## Task description
Rewrite the entries from the line containing "574575 Davico Muffler" through the line containing "(с сеткой)#4 Теннисный", swapping "Muffler" for "Silencer" and leaving everything else unchanged. Give only those lines and omit the pictures.

────────────────────────────────────────

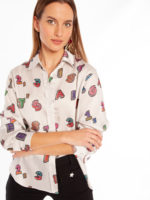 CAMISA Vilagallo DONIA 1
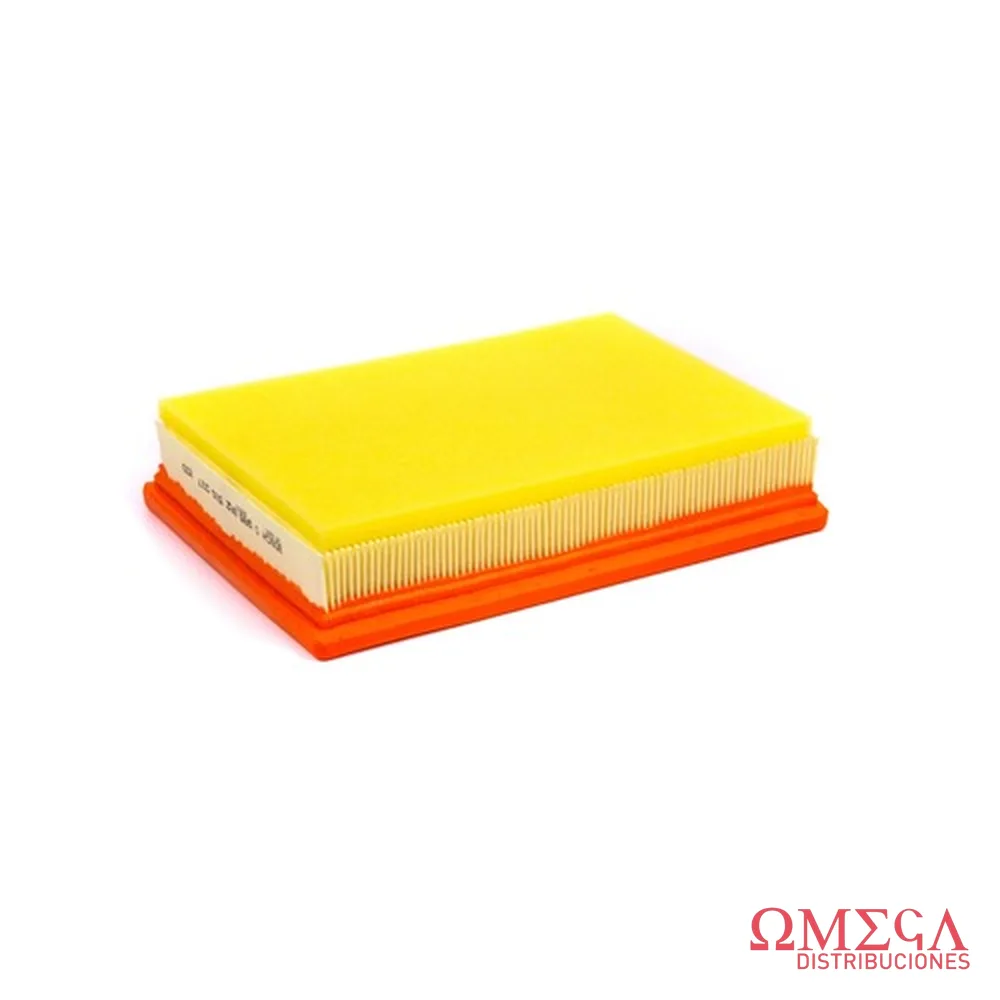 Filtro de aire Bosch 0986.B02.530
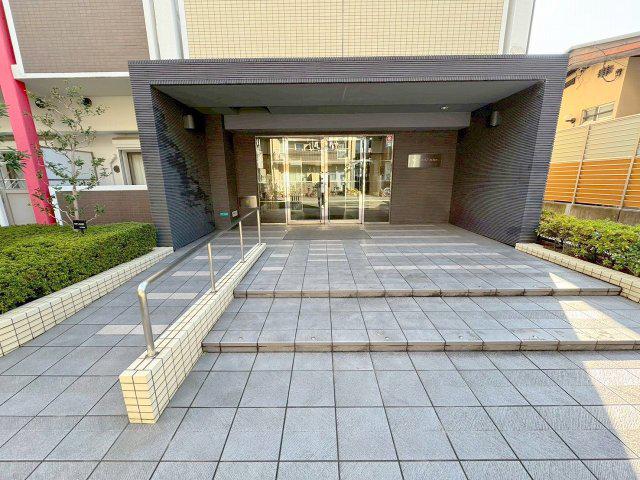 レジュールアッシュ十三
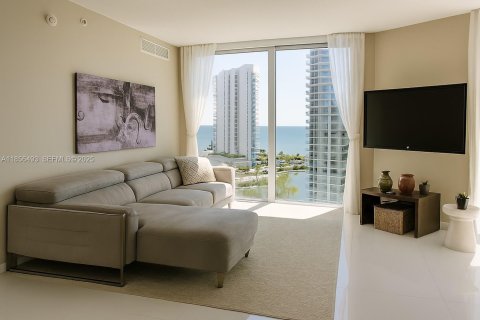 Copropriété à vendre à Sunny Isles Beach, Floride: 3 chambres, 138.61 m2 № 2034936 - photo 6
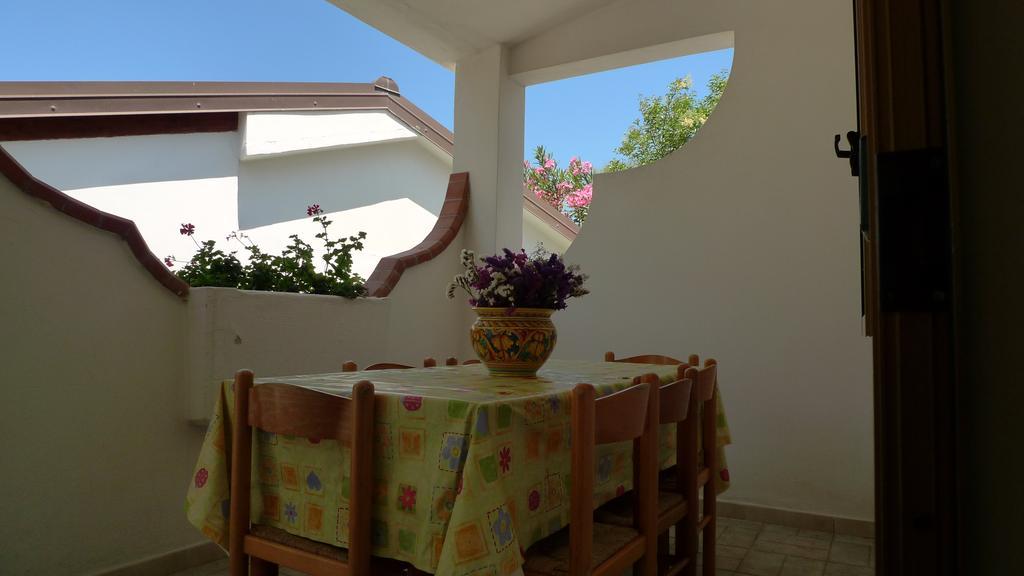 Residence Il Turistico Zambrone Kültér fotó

────────────────────────────────────────

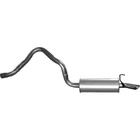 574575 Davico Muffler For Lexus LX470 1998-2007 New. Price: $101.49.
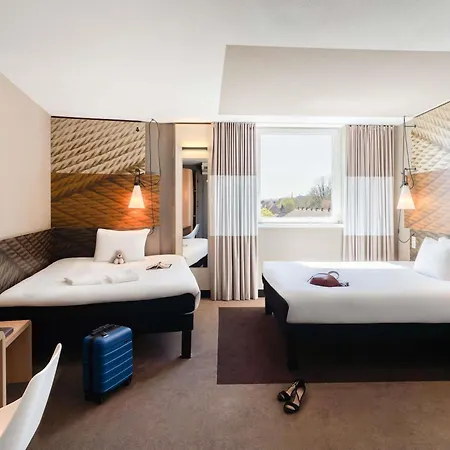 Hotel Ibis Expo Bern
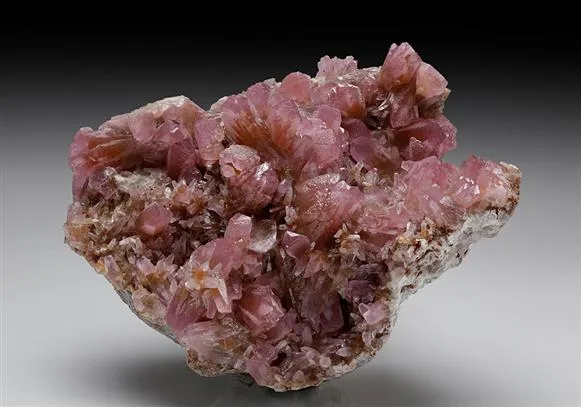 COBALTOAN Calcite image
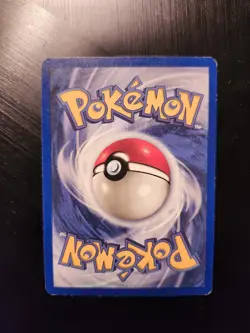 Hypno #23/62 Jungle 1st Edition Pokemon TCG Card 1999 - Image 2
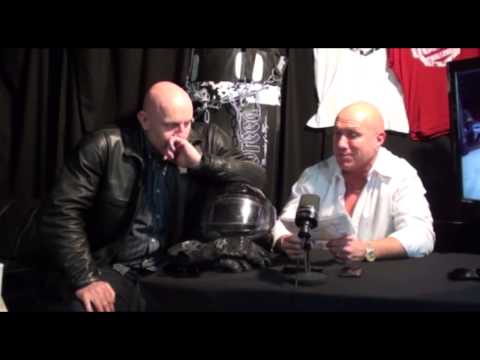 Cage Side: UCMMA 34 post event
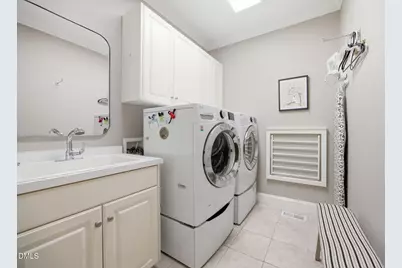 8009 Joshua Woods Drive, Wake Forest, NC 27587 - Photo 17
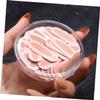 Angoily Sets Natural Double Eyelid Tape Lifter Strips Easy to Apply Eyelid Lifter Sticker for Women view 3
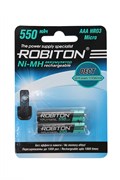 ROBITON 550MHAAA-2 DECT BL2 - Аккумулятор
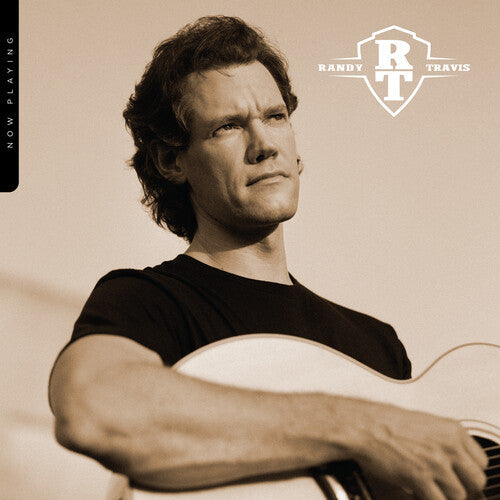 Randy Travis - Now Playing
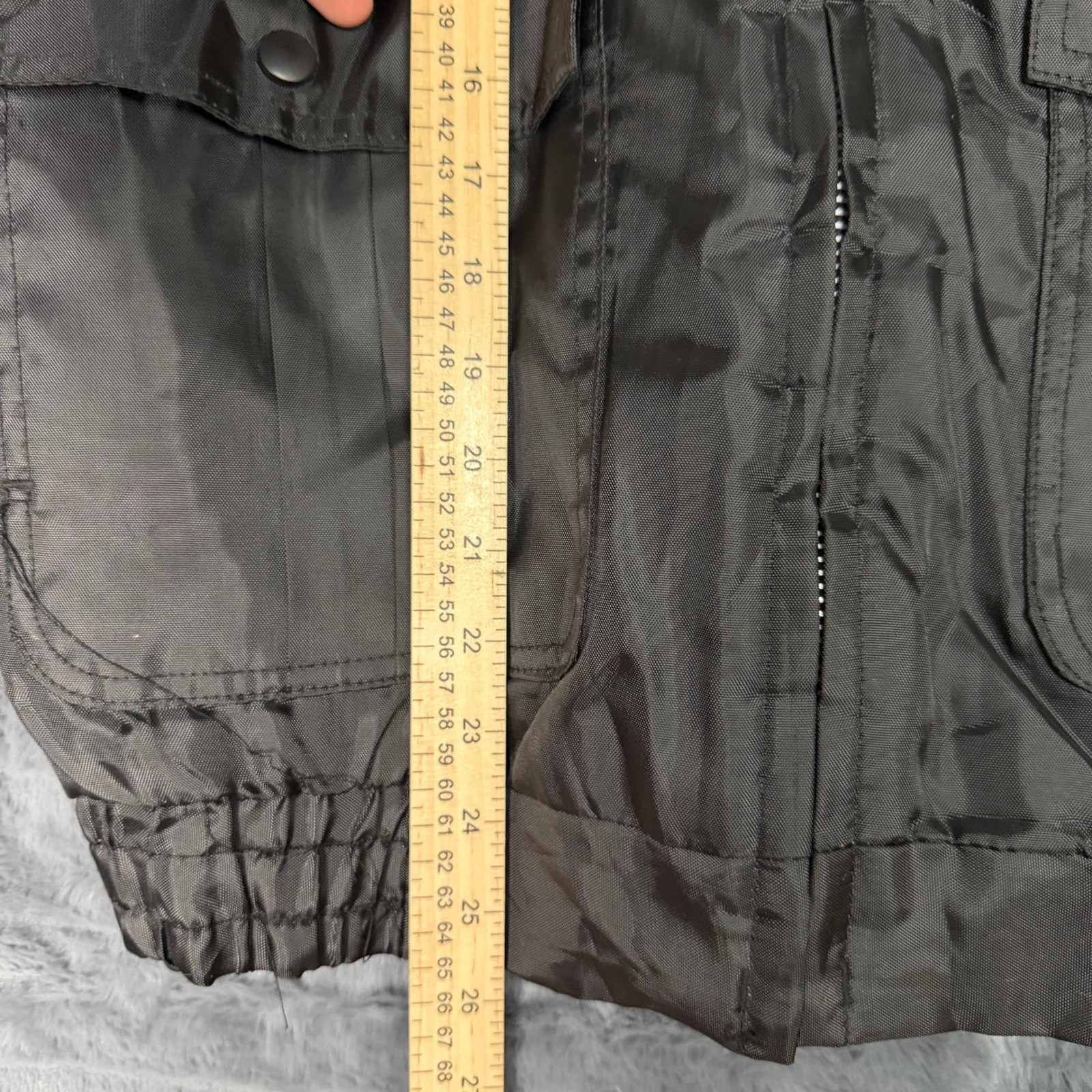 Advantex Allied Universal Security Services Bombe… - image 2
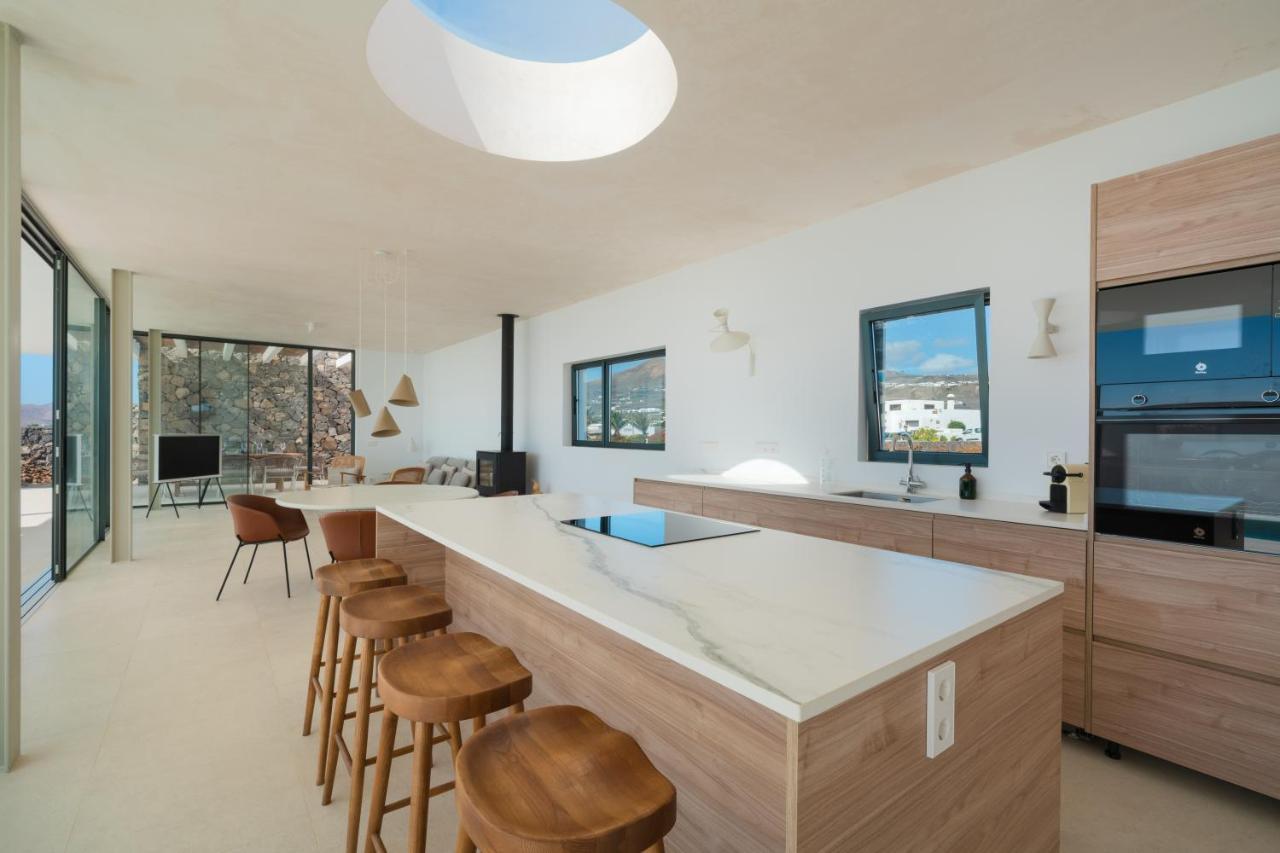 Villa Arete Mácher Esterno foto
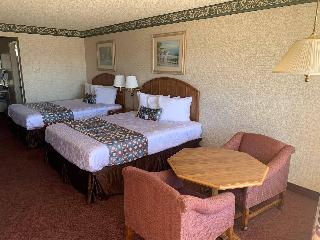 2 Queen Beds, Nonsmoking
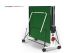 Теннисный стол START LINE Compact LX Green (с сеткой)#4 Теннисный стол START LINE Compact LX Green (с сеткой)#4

────────────────────────────────────────

## Answer box
 574575 Davico Silencer For Lexus LX470 1998-2007 New. Price: $101.49.
 Hotel Ibis Expo Bern
 COBALTOAN Calcite image
 Hypno #23/62 Jungle 1st Edition Pokemon TCG Card 1999 - Image 2
 Cage Side: UCMMA 34 post event
 8009 Joshua Woods Drive, Wake Forest, NC 27587 - Photo 17
 Angoily Sets Natural Double Eyelid Tape Lifter Strips Easy to Apply Eyelid Lifter Sticker for Women view 3
 ROBITON 550MHAAA-2 DECT BL2 - Аккумулятор
 Randy Travis - Now Playing
 Advantex Allied Universal Security Services Bombe… - image 2
 Villa Arete Mácher Esterno foto
 2 Queen Beds, Nonsmoking
 Теннисный стол START LINE Compact LX Green (с сеткой)#4 Теннисный стол START LINE Compact LX Green (с сеткой)#4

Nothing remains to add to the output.